Ellen MacGregor-Reid, deputy secretary of early learning and student achievement at the Ministry of Education, said COVID-19 is helping to close gaps in the teacher shortfall.
"The retention rate for teachers is really high and we're expecting it to grow as a result of the COVID-19 pandemic," she said.
She said supply will meet demand from next year for at least three years in the primary school sector.
"We have new teacher trainees, we have career changes, we have Kiwis returning home, and of course we've still got some great overseas teachers in the country."
Secondary schools still have supply issues, but it is nowhere near as bad as first thought.
By 2023 it was estimated the country would be down by more than 1200 secondary teachers.
One year, and a global pandemic later, the predicted gap has closed dramatically over the next three years, with the shortage in 2023 decreasing to just 100.
"Now's not the time to take our eye off the ball, we're going to keep focusing on increasing domestic supply," MacGregor-Reid said.
Angela Wall is one New Zealander who's returned to being a teacher.

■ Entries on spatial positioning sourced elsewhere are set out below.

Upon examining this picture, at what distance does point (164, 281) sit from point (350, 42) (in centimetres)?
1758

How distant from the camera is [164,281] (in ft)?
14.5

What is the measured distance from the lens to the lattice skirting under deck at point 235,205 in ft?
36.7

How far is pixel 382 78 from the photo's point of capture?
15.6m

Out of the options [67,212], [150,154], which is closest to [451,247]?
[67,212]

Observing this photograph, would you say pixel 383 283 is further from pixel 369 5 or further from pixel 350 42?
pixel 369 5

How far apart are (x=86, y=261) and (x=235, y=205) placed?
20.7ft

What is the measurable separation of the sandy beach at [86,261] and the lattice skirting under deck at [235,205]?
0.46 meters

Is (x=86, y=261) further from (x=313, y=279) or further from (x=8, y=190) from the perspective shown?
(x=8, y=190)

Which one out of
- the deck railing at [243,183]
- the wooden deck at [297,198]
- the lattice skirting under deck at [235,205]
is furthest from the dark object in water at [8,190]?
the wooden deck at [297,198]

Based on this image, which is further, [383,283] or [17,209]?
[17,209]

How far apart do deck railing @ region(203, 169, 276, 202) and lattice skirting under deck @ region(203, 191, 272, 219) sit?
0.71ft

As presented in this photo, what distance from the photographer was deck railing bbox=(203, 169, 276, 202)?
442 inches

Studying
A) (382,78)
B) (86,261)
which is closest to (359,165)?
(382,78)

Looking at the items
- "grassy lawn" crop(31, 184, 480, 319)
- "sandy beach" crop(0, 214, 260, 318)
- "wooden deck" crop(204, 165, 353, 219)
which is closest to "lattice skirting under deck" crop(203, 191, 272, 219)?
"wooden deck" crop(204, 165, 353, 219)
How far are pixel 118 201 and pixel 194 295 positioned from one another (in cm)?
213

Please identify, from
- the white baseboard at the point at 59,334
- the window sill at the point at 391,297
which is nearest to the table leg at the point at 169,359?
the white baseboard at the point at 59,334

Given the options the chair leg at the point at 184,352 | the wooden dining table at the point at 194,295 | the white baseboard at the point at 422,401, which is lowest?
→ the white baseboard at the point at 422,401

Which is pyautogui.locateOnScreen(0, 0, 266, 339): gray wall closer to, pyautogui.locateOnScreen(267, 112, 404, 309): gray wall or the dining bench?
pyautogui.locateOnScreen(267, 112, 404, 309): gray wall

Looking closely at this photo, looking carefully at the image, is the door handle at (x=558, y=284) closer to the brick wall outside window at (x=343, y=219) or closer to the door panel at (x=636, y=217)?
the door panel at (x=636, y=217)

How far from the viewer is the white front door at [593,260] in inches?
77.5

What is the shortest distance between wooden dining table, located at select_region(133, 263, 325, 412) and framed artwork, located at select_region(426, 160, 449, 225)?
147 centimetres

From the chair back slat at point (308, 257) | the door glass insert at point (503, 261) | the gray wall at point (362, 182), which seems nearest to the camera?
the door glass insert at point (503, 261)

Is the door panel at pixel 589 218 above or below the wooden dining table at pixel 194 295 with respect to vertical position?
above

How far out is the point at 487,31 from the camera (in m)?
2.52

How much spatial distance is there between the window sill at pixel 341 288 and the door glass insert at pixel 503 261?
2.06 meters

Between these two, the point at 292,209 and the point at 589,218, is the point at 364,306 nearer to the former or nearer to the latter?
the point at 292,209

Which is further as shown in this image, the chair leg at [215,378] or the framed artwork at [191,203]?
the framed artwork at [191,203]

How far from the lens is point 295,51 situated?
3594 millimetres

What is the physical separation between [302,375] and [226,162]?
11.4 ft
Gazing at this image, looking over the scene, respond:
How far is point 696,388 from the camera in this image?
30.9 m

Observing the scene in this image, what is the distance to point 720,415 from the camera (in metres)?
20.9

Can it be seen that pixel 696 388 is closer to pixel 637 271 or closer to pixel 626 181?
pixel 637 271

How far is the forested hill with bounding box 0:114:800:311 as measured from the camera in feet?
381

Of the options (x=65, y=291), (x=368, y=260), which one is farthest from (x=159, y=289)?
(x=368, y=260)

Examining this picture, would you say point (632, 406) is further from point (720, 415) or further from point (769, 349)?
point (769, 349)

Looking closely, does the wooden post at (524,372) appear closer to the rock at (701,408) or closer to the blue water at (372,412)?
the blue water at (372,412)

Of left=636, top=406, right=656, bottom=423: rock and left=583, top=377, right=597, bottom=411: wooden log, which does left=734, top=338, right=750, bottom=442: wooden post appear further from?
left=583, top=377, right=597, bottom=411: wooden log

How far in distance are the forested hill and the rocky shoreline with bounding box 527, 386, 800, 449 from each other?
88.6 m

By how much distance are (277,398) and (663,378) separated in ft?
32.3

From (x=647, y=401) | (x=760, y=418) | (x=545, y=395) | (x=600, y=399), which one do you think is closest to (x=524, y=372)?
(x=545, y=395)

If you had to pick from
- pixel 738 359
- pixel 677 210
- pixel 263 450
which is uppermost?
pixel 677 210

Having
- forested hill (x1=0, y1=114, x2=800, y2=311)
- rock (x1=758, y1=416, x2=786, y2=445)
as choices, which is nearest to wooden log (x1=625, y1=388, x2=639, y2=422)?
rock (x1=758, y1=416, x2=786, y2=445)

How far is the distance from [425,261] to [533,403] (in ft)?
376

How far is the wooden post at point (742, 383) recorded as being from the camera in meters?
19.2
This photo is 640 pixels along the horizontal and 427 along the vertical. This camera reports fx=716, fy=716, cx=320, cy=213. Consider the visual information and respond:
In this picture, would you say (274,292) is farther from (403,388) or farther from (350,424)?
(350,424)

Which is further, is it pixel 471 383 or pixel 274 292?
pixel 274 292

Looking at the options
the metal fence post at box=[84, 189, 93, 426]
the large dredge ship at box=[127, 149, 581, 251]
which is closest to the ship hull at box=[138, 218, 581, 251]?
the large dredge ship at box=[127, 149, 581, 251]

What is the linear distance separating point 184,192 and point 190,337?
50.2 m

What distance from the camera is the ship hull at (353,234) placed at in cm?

She was let go from her job at Air New Zealand earlier in the year after the virus crippled the aviation industry.
"It just was very coincidental but lucky enough that a position was available at this school, which actually I taught at prior to joining Air New Zealand," she said.
She's now slotted back into her old way of life at Mount Carmel School in Auckland.
"It's nice to have weekends back, and school holidays and all those sorts of things."